── Data shown
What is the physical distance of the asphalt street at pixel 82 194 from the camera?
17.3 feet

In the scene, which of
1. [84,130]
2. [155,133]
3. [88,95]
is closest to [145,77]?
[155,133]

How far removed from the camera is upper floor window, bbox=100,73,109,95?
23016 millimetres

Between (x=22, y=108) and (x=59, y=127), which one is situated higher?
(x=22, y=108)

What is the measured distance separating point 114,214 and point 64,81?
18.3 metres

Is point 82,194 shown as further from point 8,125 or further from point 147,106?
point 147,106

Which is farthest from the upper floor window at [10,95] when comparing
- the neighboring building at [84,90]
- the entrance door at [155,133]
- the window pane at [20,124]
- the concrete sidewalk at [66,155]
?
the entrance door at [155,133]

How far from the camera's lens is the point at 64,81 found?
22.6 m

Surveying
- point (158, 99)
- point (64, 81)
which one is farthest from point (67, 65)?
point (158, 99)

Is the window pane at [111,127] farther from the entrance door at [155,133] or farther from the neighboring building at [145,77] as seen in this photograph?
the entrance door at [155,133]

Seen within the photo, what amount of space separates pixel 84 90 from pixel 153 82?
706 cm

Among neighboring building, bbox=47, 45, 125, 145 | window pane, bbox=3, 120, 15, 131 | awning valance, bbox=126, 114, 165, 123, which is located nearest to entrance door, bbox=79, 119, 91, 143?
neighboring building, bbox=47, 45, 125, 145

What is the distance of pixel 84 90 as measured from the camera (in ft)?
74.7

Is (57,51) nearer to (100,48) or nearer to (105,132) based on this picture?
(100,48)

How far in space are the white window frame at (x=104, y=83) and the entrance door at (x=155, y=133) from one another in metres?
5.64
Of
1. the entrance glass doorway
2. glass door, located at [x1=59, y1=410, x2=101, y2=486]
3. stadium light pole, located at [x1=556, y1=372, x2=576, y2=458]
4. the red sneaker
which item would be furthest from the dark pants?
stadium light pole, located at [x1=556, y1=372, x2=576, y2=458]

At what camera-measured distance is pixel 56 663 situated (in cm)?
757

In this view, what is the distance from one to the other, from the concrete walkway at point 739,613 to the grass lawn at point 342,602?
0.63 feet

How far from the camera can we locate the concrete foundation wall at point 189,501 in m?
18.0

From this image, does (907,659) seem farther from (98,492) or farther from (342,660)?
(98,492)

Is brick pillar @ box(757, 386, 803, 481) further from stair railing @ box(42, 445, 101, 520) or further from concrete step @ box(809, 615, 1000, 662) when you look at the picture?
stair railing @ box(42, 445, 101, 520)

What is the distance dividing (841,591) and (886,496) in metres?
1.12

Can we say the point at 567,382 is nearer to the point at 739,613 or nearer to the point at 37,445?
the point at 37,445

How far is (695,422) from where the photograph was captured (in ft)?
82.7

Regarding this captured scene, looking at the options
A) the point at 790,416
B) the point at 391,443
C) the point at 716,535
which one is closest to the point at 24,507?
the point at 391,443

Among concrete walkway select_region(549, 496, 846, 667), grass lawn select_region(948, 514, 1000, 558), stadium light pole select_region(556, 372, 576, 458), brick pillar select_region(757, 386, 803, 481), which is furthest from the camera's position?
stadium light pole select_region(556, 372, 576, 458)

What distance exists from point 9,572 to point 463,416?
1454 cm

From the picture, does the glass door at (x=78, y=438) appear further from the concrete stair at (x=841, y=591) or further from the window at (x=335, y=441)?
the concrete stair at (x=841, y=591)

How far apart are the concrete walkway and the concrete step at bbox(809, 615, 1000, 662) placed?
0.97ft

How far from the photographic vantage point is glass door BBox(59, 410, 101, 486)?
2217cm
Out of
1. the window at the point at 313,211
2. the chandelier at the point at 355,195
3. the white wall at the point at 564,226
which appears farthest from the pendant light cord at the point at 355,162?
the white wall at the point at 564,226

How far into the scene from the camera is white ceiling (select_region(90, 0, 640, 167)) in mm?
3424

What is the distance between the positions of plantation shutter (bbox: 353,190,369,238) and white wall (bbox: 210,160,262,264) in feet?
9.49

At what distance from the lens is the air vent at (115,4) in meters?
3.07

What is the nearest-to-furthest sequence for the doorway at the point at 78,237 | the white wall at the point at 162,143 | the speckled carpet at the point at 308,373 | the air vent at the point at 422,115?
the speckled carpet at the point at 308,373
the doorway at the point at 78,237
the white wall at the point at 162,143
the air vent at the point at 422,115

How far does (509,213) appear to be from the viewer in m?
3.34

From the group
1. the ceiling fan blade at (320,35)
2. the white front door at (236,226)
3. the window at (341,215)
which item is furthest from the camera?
────
### Short problem
Reproduce all of the entries above word for word, keeping every line as it appears.

### Worked answer
What is the physical distance of the asphalt street at pixel 82 194 from the camera?
17.3 feet

In the scene, which of
1. [84,130]
2. [155,133]
3. [88,95]
is closest to [145,77]?
[155,133]

How far removed from the camera is upper floor window, bbox=100,73,109,95?
23016 millimetres

Between (x=22, y=108) and (x=59, y=127), which one is situated higher?
(x=22, y=108)

What is the measured distance separating point 114,214 and point 64,81?
18.3 metres

Is point 82,194 shown as further from point 8,125 or further from point 147,106?
point 147,106

Which is farthest from the upper floor window at [10,95] when comparing
- the neighboring building at [84,90]
- the entrance door at [155,133]
- the window pane at [20,124]
- the concrete sidewalk at [66,155]
?
the entrance door at [155,133]

How far from the camera's lens is the point at 64,81 found?
22.6 m

Surveying
- point (158, 99)
- point (64, 81)
which one is farthest from point (67, 65)?
point (158, 99)

Is the window pane at [111,127] farther from the entrance door at [155,133] or farther from the neighboring building at [145,77] as seen in this photograph?
the entrance door at [155,133]

Seen within the photo, what amount of space separates pixel 84 90 from pixel 153 82?
706 cm

Among neighboring building, bbox=47, 45, 125, 145 | window pane, bbox=3, 120, 15, 131 | awning valance, bbox=126, 114, 165, 123, which is located nearest to entrance door, bbox=79, 119, 91, 143?
neighboring building, bbox=47, 45, 125, 145

What is the distance of pixel 84 90 as measured from the camera (in ft)?
74.7

Is (57,51) nearer to (100,48) or nearer to (105,132) based on this picture?
(100,48)

How far in space are the white window frame at (x=104, y=83) and the entrance door at (x=155, y=133) from one another in metres?
5.64
Of
1. the entrance glass doorway
2. glass door, located at [x1=59, y1=410, x2=101, y2=486]
3. stadium light pole, located at [x1=556, y1=372, x2=576, y2=458]
4. the red sneaker
which item would be furthest from the dark pants?
stadium light pole, located at [x1=556, y1=372, x2=576, y2=458]

At what camera-measured distance is pixel 56 663 situated (in cm)?
757

In this view, what is the distance from one to the other, from the concrete walkway at point 739,613 to the grass lawn at point 342,602?
0.63 feet

How far from the camera can we locate the concrete foundation wall at point 189,501 in m?
18.0

From this image, does (907,659) seem farther from (98,492) or farther from (342,660)?
(98,492)

Is brick pillar @ box(757, 386, 803, 481) further from stair railing @ box(42, 445, 101, 520) or further from concrete step @ box(809, 615, 1000, 662) when you look at the picture?
stair railing @ box(42, 445, 101, 520)

What is the distance dividing (841,591) and (886,496) in metres?
1.12

Can we say the point at 567,382 is nearer to the point at 739,613 or nearer to the point at 37,445?
the point at 37,445

How far is (695,422) from where the photograph was captured (in ft)?
82.7

Regarding this captured scene, looking at the options
A) the point at 790,416
B) the point at 391,443
C) the point at 716,535
which one is closest to the point at 24,507?
the point at 391,443

Among concrete walkway select_region(549, 496, 846, 667), grass lawn select_region(948, 514, 1000, 558), stadium light pole select_region(556, 372, 576, 458), brick pillar select_region(757, 386, 803, 481), which is furthest from the camera's position?
stadium light pole select_region(556, 372, 576, 458)

What distance exists from point 9,572 to point 463,416?
1454 cm

From the picture, does the glass door at (x=78, y=438) appear further from the concrete stair at (x=841, y=591) or further from the window at (x=335, y=441)?
the concrete stair at (x=841, y=591)

How far apart are the concrete walkway and the concrete step at bbox(809, 615, 1000, 662) placed?
0.97ft

How far from the photographic vantage point is glass door BBox(59, 410, 101, 486)?
2217cm
Out of
1. the window at the point at 313,211
2. the chandelier at the point at 355,195
3. the white wall at the point at 564,226
which appears farthest from the pendant light cord at the point at 355,162?
the white wall at the point at 564,226

How far into the scene from the camera is white ceiling (select_region(90, 0, 640, 167)) in mm?
3424

What is the distance between the positions of plantation shutter (bbox: 353,190,369,238) and white wall (bbox: 210,160,262,264) in feet?
9.49

At what distance from the lens is the air vent at (115,4) in meters?
3.07

What is the nearest-to-furthest sequence for the doorway at the point at 78,237 | the white wall at the point at 162,143 | the speckled carpet at the point at 308,373 | the air vent at the point at 422,115?
the speckled carpet at the point at 308,373
the doorway at the point at 78,237
the white wall at the point at 162,143
the air vent at the point at 422,115

How far does (509,213) appear to be from the viewer in m?
3.34

From the group
1. the ceiling fan blade at (320,35)
2. the white front door at (236,226)
3. the window at (341,215)
which item is furthest from the camera?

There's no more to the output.